* [Extracted text]:
[start]
Wow I've just finished my first lesson at the idyllic farm my holiday is linked to and feel like I made massive progress just things clicking into place RE loss ending my legs and not overusing the reigns - oh and I've discovered why my loan horse keeps galloping with me when I'm leaning forward in canter!! Oops


I rode a stunning thoroughbred such a gentle boy and felt super comfy on him.. 

I think I'll have to get a good ol spreadsheet out with this horse shopping then!! Love a spreadsheet actually..

#progress #babysteps


----------



## Nofilter (29 September 2017)

Thanks ponyparty can I ask how you are going to plan it out, which Order?

Where and how to source horse
Yard diy/livery
Big shop for all the equipment none size related?
How to make sense of the gazillion ads everywhere & decide what you actually want??


----------



## Nofilter (2 October 2017)

I have news!!

Been to the yard and it's perfect, less than 1 minutes from my house, really intimate which I like while I'm still learning, happy horses really well cared for.. good grazing and a friendly and welcoming feel.

Multiple options for a loan horse while the YO helps me find my own. Also YO is an instructor so can do lessons there..

Going to dot the i's so to speak this week and give it a go. It's a no brainer I think!

Exciting!!


----------



## Nofilter (2 October 2017)

Hi,

Could anybody let me know whether they think this would be useful or a waste of money?

"NEW Enlightened Equitation Heather Moffett Seatbone Saver BLACK"

Struggling to work out how to attach a pic actually grrr


----------



## ponyparty (3 October 2017)

Nofilter said:



			Thanks ponyparty can I ask how you are going to plan it out, which Order?

Where and how to source horse
Yard diy/livery
Big shop for all the equipment none size related?
How to make sense of the gazillion ads everywhere & decide what you actually want??
		
Click to expand...

Sorry, didn't see your reply! 

Hadn't really given it too much thought yet, but would find a yard first to make sure I have somewhere to house my horse. I'll put a post on facebook, on my own wall and the local horsey groups, and see what comes in, as well as contacting all the ones I've seen advertised. I'll be looking for assisted DIY I think - having someone to turn out in the mornings, bring in for farrier etc would be useful as I work full time.
[end]
* [Entries shown]:
[start]
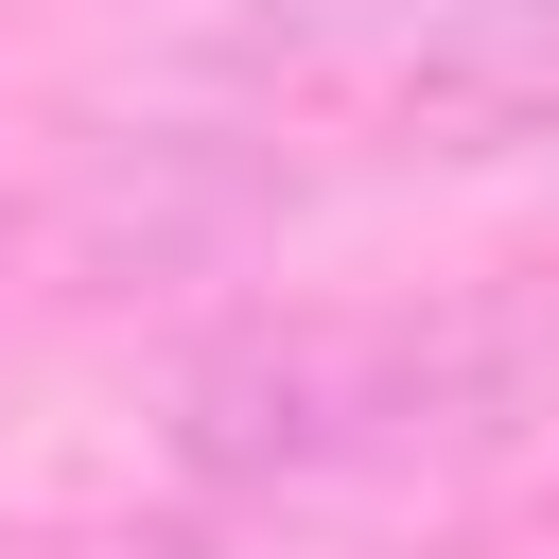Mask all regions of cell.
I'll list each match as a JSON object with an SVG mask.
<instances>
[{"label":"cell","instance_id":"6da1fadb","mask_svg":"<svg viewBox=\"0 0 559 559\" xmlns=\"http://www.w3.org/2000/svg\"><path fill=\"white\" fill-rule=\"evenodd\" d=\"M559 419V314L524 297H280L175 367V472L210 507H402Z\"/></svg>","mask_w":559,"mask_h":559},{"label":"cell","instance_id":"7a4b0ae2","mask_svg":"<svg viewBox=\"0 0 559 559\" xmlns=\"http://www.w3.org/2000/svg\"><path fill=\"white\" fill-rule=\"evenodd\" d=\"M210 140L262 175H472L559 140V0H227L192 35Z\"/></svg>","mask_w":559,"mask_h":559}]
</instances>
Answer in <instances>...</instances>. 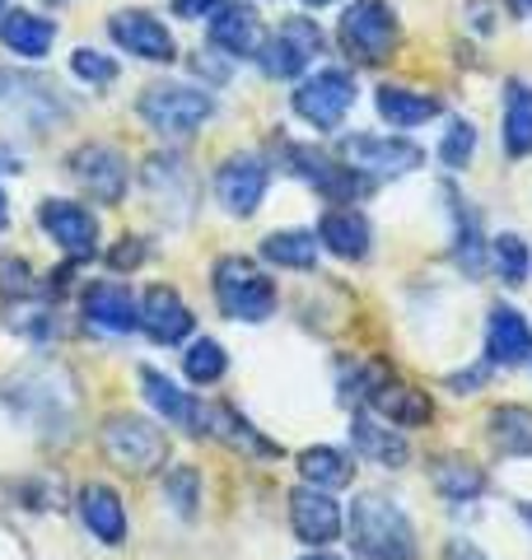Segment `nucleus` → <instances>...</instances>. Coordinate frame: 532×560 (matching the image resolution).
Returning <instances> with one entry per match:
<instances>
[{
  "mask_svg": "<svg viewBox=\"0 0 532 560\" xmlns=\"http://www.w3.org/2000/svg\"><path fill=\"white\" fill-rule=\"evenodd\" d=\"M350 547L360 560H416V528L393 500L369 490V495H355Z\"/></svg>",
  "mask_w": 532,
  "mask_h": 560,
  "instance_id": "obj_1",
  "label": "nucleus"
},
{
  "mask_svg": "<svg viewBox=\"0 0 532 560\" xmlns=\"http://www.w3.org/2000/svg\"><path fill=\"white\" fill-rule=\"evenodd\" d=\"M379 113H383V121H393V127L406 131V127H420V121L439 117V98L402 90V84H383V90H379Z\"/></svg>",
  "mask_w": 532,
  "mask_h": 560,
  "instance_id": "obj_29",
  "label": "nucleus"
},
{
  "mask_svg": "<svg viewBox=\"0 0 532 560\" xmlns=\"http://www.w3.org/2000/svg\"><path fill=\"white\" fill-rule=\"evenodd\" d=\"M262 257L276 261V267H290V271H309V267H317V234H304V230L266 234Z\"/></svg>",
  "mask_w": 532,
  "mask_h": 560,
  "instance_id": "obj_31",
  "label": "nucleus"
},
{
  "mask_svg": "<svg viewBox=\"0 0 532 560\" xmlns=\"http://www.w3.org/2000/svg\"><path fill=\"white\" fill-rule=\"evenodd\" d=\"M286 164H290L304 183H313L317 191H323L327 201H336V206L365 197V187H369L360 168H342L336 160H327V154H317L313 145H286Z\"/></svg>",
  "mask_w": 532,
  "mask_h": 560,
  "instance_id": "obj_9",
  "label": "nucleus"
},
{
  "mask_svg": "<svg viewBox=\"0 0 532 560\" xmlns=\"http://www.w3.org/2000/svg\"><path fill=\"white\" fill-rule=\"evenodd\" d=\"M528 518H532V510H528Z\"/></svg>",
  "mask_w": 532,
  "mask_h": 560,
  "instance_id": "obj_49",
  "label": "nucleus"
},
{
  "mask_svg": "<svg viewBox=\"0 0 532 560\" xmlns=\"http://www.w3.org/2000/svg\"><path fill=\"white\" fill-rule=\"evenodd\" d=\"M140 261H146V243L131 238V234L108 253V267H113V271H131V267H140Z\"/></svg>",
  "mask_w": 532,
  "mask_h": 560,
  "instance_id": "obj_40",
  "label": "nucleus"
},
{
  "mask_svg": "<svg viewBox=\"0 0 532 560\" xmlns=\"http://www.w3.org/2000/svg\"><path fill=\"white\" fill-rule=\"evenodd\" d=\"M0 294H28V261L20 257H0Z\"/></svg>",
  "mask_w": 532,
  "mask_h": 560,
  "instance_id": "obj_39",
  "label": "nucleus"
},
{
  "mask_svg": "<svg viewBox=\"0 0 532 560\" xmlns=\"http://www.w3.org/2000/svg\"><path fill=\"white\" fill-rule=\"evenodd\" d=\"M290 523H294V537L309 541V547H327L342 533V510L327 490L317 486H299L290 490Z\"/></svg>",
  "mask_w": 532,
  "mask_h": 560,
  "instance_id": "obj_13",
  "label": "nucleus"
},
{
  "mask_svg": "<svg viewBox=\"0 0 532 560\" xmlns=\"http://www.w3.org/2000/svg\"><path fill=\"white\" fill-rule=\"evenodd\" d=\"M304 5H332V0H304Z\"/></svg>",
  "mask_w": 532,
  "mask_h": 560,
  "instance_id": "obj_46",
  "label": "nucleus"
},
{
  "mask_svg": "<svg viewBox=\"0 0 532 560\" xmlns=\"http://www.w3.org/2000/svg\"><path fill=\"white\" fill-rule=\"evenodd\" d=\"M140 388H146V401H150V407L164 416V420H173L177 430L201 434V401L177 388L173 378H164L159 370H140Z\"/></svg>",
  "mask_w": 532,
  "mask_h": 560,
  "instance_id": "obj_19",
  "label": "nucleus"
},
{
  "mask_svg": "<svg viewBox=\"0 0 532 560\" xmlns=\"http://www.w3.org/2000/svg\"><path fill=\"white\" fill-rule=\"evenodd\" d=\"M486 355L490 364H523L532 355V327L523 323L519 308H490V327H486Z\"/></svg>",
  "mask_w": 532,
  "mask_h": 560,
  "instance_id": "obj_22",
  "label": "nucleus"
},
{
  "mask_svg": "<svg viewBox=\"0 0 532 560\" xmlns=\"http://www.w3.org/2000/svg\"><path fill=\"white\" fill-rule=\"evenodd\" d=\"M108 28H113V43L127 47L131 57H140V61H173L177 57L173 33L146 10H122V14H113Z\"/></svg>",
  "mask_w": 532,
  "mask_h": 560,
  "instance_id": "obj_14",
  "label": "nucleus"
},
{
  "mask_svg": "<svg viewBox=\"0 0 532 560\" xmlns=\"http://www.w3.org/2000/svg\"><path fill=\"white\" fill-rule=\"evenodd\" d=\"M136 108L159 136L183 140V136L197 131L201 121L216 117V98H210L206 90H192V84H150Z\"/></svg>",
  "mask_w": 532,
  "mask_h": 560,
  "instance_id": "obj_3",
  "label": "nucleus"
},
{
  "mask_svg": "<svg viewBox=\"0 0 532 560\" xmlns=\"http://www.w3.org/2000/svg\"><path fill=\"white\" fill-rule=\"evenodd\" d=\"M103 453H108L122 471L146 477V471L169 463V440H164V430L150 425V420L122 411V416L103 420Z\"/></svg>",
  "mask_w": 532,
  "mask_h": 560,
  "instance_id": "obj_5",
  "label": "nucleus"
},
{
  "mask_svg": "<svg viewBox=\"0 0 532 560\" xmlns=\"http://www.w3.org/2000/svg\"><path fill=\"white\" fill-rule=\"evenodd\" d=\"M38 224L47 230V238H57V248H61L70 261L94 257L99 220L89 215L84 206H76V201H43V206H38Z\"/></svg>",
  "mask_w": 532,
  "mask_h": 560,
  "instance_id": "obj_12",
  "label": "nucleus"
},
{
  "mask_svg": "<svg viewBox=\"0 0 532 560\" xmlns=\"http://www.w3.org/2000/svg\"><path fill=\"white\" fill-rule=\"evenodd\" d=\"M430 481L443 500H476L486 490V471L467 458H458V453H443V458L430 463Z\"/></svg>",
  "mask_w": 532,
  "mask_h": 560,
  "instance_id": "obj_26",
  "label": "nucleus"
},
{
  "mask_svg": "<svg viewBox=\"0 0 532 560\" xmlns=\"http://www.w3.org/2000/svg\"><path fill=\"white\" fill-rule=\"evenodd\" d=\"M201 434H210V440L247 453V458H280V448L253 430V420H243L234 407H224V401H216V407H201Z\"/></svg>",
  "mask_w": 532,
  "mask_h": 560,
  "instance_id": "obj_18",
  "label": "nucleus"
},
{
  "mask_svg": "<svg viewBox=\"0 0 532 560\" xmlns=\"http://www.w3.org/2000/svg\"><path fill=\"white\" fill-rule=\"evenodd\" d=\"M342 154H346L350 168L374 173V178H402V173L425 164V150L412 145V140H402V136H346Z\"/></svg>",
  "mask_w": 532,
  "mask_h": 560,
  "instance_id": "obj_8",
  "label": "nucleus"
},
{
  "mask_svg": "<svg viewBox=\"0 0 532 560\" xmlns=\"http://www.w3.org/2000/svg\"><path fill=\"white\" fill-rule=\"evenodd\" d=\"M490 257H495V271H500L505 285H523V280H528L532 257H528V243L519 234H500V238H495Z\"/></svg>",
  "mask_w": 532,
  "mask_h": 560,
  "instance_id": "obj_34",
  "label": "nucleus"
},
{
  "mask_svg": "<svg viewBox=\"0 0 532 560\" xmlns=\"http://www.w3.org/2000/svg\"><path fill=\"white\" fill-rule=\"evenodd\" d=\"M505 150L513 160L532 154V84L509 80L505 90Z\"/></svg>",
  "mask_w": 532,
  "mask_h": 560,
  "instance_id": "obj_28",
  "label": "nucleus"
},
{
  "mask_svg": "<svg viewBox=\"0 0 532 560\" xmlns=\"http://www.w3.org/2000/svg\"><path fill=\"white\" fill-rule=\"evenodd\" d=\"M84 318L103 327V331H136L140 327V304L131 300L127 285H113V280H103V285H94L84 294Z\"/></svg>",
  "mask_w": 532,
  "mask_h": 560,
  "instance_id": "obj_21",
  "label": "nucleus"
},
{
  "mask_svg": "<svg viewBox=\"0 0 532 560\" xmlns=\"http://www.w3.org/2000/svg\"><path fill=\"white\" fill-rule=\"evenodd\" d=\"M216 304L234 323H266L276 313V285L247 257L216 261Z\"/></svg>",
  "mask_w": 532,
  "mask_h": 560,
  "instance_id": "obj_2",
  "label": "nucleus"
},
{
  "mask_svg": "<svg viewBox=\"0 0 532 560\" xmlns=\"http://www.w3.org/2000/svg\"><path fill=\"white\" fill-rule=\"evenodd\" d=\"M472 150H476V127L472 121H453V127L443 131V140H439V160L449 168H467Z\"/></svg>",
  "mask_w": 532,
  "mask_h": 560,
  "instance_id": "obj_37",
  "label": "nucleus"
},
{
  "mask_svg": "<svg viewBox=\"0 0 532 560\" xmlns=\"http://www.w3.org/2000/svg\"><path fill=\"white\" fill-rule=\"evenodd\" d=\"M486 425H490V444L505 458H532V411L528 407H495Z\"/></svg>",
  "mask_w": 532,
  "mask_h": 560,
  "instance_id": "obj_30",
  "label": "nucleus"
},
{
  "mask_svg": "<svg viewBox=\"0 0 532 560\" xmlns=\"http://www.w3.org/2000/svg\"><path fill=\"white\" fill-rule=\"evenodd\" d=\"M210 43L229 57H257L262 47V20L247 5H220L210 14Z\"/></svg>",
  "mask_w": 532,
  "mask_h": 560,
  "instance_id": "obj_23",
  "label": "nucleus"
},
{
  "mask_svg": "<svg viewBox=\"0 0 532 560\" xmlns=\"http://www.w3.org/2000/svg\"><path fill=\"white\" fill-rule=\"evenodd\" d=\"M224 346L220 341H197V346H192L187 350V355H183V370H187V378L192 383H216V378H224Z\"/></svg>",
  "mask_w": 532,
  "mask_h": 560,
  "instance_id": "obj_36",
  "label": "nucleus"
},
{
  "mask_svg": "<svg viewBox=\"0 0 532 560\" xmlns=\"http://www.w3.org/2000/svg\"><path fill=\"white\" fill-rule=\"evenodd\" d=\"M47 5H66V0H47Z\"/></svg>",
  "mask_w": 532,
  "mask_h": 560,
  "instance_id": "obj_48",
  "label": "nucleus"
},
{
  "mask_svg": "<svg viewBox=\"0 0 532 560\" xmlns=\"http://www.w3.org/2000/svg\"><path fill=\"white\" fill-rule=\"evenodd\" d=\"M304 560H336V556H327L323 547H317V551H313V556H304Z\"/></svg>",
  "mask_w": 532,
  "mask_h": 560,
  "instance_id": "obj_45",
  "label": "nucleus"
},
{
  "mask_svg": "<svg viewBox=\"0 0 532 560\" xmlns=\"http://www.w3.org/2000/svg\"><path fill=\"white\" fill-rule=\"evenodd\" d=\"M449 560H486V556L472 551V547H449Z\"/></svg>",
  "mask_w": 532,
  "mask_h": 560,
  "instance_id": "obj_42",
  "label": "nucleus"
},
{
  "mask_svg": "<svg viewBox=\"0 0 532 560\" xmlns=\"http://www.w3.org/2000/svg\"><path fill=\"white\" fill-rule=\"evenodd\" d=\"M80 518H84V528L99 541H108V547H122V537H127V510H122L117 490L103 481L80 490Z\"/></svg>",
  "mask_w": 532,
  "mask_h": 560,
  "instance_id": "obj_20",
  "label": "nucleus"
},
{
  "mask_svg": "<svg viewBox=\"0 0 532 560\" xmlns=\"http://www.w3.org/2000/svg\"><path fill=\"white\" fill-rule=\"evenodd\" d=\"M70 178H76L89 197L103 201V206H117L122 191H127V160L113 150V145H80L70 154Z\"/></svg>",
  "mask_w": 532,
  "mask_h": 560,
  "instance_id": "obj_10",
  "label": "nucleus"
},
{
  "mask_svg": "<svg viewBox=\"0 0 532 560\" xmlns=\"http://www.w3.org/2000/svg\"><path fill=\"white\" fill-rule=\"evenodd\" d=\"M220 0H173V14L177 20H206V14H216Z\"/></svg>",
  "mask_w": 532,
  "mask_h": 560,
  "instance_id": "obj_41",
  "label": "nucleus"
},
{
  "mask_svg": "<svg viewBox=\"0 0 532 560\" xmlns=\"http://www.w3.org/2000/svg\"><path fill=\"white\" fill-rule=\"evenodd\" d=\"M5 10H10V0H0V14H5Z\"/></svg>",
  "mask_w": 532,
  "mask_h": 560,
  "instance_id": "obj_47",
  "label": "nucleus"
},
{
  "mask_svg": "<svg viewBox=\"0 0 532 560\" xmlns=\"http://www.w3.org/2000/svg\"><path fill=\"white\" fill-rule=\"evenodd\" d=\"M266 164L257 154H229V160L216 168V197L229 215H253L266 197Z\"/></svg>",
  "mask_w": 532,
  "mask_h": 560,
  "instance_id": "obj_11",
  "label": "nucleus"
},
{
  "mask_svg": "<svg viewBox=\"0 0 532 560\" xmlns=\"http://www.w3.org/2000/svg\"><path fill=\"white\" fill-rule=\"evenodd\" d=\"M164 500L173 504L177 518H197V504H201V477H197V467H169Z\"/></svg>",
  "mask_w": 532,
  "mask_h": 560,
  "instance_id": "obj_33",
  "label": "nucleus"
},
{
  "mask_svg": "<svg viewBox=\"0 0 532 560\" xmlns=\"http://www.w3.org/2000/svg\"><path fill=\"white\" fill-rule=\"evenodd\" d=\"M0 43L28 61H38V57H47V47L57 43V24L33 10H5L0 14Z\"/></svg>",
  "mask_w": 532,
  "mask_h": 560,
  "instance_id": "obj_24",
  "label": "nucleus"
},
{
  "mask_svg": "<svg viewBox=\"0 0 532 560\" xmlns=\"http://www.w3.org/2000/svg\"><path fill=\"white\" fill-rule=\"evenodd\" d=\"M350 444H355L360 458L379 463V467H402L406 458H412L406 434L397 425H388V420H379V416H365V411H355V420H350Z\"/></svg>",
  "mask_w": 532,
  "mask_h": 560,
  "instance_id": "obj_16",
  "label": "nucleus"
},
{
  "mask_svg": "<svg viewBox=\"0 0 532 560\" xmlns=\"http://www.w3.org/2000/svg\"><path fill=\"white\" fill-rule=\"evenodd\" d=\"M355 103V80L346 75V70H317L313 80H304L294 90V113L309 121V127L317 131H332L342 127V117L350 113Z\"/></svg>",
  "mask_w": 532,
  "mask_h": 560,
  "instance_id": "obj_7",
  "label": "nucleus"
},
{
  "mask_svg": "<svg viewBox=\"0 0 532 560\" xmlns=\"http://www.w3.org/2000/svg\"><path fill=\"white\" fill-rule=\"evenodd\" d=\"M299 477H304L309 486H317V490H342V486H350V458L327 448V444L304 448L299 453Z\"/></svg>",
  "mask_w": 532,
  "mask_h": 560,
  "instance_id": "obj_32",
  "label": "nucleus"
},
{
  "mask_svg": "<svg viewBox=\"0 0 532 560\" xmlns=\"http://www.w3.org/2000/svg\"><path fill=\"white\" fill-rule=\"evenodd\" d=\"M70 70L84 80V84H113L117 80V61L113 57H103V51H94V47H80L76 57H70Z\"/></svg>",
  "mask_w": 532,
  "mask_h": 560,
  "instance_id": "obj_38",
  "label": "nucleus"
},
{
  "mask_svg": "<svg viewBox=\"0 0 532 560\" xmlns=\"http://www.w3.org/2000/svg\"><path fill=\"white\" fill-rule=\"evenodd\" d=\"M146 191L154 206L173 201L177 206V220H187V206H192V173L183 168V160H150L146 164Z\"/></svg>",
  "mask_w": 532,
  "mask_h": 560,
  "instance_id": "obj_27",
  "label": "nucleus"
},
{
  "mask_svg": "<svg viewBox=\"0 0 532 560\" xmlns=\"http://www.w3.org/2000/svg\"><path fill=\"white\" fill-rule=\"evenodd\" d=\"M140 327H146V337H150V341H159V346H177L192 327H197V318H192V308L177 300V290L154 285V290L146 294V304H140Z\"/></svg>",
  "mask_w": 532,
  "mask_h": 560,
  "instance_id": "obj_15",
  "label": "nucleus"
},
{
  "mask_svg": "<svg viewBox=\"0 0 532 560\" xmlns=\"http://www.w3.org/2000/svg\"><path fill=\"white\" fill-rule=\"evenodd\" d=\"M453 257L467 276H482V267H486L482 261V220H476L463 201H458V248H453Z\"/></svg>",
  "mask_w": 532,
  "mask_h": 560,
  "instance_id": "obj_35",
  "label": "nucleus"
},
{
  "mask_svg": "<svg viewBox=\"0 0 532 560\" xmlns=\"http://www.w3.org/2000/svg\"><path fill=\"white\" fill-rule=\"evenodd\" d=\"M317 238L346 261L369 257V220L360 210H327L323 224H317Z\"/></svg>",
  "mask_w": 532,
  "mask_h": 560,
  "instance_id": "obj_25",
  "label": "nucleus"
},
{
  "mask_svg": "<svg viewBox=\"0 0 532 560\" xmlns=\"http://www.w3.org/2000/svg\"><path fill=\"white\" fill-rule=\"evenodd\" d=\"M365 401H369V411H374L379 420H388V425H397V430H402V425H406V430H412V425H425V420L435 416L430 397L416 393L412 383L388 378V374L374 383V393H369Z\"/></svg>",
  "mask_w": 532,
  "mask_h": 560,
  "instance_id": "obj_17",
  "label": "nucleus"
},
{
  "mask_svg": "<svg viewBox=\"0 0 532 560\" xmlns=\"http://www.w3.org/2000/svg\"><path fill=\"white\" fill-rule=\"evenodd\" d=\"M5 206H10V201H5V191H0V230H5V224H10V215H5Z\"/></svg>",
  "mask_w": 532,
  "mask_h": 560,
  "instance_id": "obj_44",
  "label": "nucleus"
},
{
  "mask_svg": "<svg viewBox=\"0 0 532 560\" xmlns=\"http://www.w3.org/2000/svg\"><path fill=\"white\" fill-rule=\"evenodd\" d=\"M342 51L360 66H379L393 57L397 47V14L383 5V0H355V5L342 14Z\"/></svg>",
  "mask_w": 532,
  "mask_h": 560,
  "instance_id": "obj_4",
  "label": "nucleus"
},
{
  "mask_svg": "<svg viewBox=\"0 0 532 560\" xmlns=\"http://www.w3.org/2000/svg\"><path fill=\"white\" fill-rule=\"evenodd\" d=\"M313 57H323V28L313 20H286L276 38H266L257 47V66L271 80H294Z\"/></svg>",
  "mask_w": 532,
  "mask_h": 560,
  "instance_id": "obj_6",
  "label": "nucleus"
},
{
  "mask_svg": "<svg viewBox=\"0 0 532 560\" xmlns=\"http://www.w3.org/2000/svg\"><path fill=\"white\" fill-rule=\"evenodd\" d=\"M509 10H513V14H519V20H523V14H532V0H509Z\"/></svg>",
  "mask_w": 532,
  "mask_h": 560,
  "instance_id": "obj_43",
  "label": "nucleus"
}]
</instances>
[end]
* [What this exercise asks]:
(1) Identify each line of the listing above that contains the word "with", and copy those lines.
(2) Carry on the forum thread about buying a first horse from the point where it stops.

* [Responses to the tasks]:
(1)
I'll list each match as a JSON object with an SVG mask.
Returning <instances> with one entry per match:

(2)
Finding the horse itself - I work on a yard and my boss would be happy to help me with pony-shopping, she's done it for quite a few people. She's a friend of a local dealer/hunt yard who has good horses coming through all the time. Will also be keeping an eye on facebook, preloved, the usual. I will be approaching the owners of my loan horse to see if they'd like to sell him to me, but I don't think they'll go for it so am already planning alternatives. He's an absolute pig to hack out on his own anyway, so I'm not sure why i want him haha suppose I've grown rather fond of the silly boy! I will make a list of things that the horse definitely needs to be able to do. Like you, I want minimal white haha I'm not keen on coloureds or hairy cobby things at all. Treat adverts with a rather large pinch of salt - check with knowledgeable friends and on here, whether it's worth going to view - and take someone knowledgeable with you to the viewing. 

Big shop for all the equipment....  I think I've probably got most of it to be fair, having been loaning for quite some time. What sort of stuff do you mean? Will probably just buy things as and when I need them. Will have to find someone reliable for straw and hay, lots of recommendations on facebook and by word of mouth though.

I think for you, definitely embrace the horsey way of life at this yard, make lots of contacts, ask what others do, get as many opinions as you can. 

And re: seat savers, I've heard the acavello gel ones are best but have never tried them myself, i'm sure plenty on here can help though.


----------



## Meowy Catkin (3 October 2017)

I have a Heather Moffet one and like it lots. I can't use an Acavallo one with my saddle due to the fittings.


----------



## Nofilter (3 October 2017)

Great! I've just come across one really cheap second hand so think I might indulge...


----------



## Nici (4 October 2017)

Nofilter, good luck from me, I hope you find the horse you are looking for.


----------



## Nofilter (28 October 2017)

Hello!

I thought I'd update the thread with the latest in my quest to become a horse owner.

I instantly knew the yard I visited (recomended by a lovely H&H poster!) was the right one and moved within a few weeks. I've loaned one of the YOs horses in the interim and have been riding or oottering around the place every minute I can get spare. It's ace and really friendly people too I can see lots of fun to be had there..

I felt like I was sinking really a couple of weeks ago in the volume of adverts, dealers, private ads for horses and making a clear decision in what I wanted and then the YO told me she had found a horse - and that I can have her (Mare, 10Yrs, been there and done that.) for a three week trial - I'm just waiting to hear which day this week she will arrive!!

She's gorgeous I'm so hoping she's the one but we shall see... the good thing is the owner she's coming from, and has been with for many years is reputable and respected so I am hopeful.

It's really comical as a newbie on a yard at times, especially the lingo when it comes to horses / recent convo between me and YO.

Me: "What do you think of this + pic"
YO: "Looks a bit ponified"
Me: "Erm google doesn't know what ponified means?"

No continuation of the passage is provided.